The guards wore uniforms and badges. At the front door one had an automatic rifle (as do, I think) those up in the towers. But the rest of them were unarmed, and mostly fairly large men in their 40s. In demeanor most were serious, of course, but most of them seemed to see their job as a job - and didn't project a visible concern or identification with their role as jailors. Some also appeared to have some almost cameraderie, or at least understanding, with inmates as opposed to outsiders like us. Not that it was liking, necessarily, but it highlighted the closed society that many people say a prison is. At times guards were more careful to distinguish themselves from the inmates (and us) in demeanor or in asserting authority (the ability to move people around or move themselves around, especially.) I found it difficult to know how much to smile, or how relaxed to appear. I wanted the guards to think I was serious, and the inmates to know I took their position seriously. Talking with people one-on-one (although I had little chance to do it this time) was easier than deciding on what to project to a group.
In the SET space, the main room is a meeting room/computer lab, secured from the outside space by a simple lock. People were constantly knocking during our meeting, and coming in and out. Partly perhaps to see the new female faces (any female faces seemed to be a source of mostly quiet excitement).
As we sat in the main room, I could see the sound studio through a window - there's a stage and some men with a saxophone and a drum set and bass noodling about.

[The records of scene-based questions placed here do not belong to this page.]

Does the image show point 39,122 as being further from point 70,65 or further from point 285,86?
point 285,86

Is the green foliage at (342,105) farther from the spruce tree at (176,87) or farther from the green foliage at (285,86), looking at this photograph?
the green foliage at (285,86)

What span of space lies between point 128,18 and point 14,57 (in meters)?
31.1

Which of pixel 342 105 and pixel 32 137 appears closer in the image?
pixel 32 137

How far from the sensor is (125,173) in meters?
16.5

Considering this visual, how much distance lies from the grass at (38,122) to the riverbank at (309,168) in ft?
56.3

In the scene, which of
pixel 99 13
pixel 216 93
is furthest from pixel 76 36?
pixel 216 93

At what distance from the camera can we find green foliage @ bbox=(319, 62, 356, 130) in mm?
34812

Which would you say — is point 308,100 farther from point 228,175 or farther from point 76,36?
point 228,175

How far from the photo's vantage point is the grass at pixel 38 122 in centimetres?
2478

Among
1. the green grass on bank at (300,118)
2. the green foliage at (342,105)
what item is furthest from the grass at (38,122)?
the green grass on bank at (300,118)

The radio station, through a door by the entrance is a small room with 2 cd players and a laptop digital dj program, and two microphones. the computer lab has a slew of PCs and 3 macs as well. Only two of them were set up. The rooms are all airconditioned, a mercy in the sticky heat. As we came in, the large table in the middle was strewn with newspapers, and a crew of men were sitting around them with notebooks,writing away and leafing through the paper.
My teammate told me they are the news team, every day they read through the newspapers, note down the good stuff, and read it through on the radio in the afternoon. fantastic. Sports, weather, news relevant to folks listening. They were very serious and all covered quite a few pages.

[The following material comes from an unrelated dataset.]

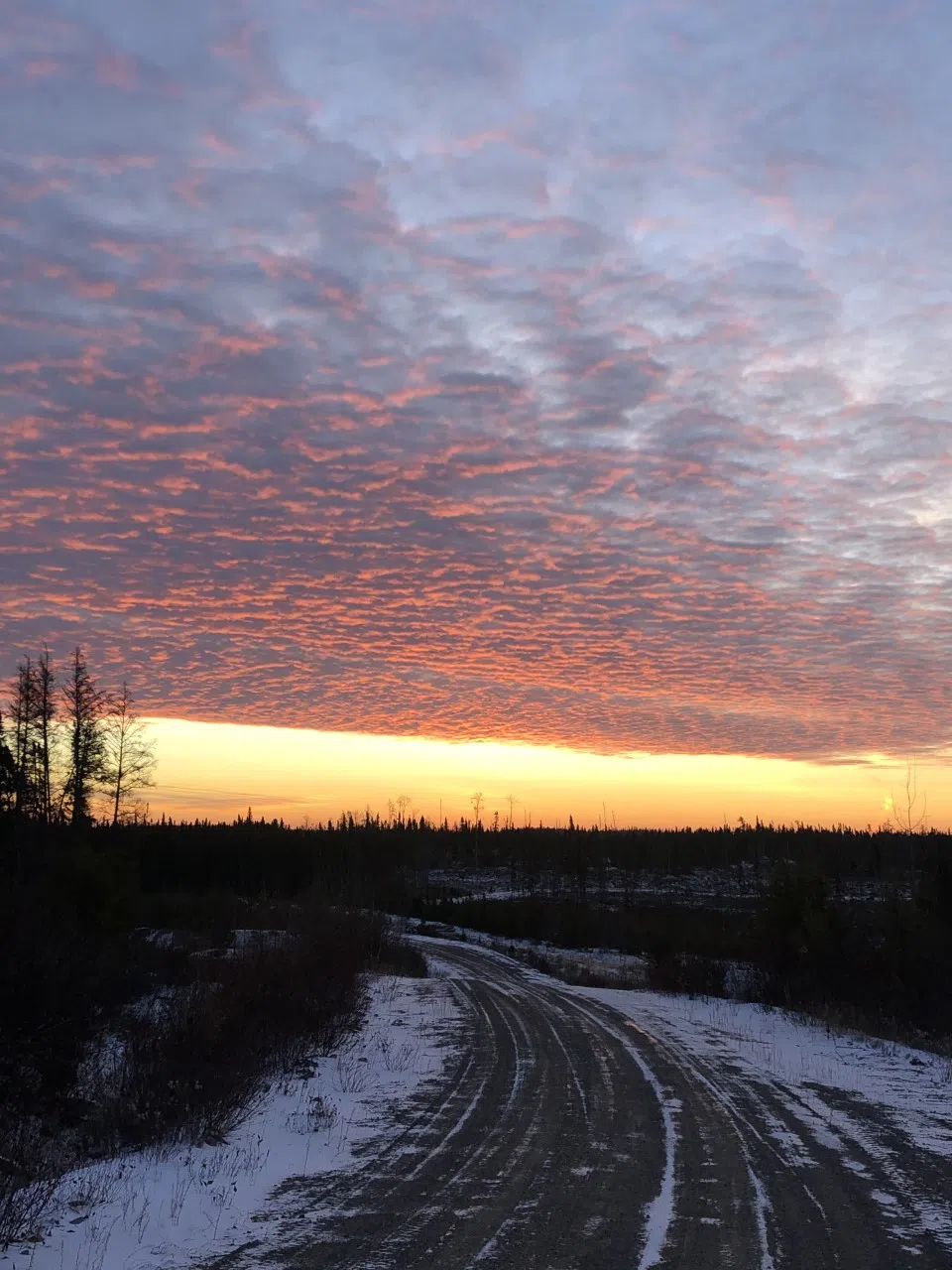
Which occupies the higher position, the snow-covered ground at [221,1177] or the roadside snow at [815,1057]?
the snow-covered ground at [221,1177]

I only was formally introduced to two of the inmates, but the atmosphere in there was generally quite good. People seemed focused and serious, and also positive: there were just moments when I would realize again the unusual situation we were all in, and that I was perhaps making it easier for myself to relax by assuming too much about the people around me. Not that people were secretly worse than they appeared, but more that their experiences and knowledge are in such different realms than mine - even though we can all meet in the same room (and laugh about the different pronounciations of -ough in english), their experience with literacy, their relationship to education systems especially are as far from mine as possible. I didn't even begin to think about whatever the experiences were that brought them to the prison in the first place.
It's kind of an amazing gift that we were able to be relatively easy with each other because we are to some extent having common goals. I'm trying to keep clear that having common goals is completely different from having common background or common understanding.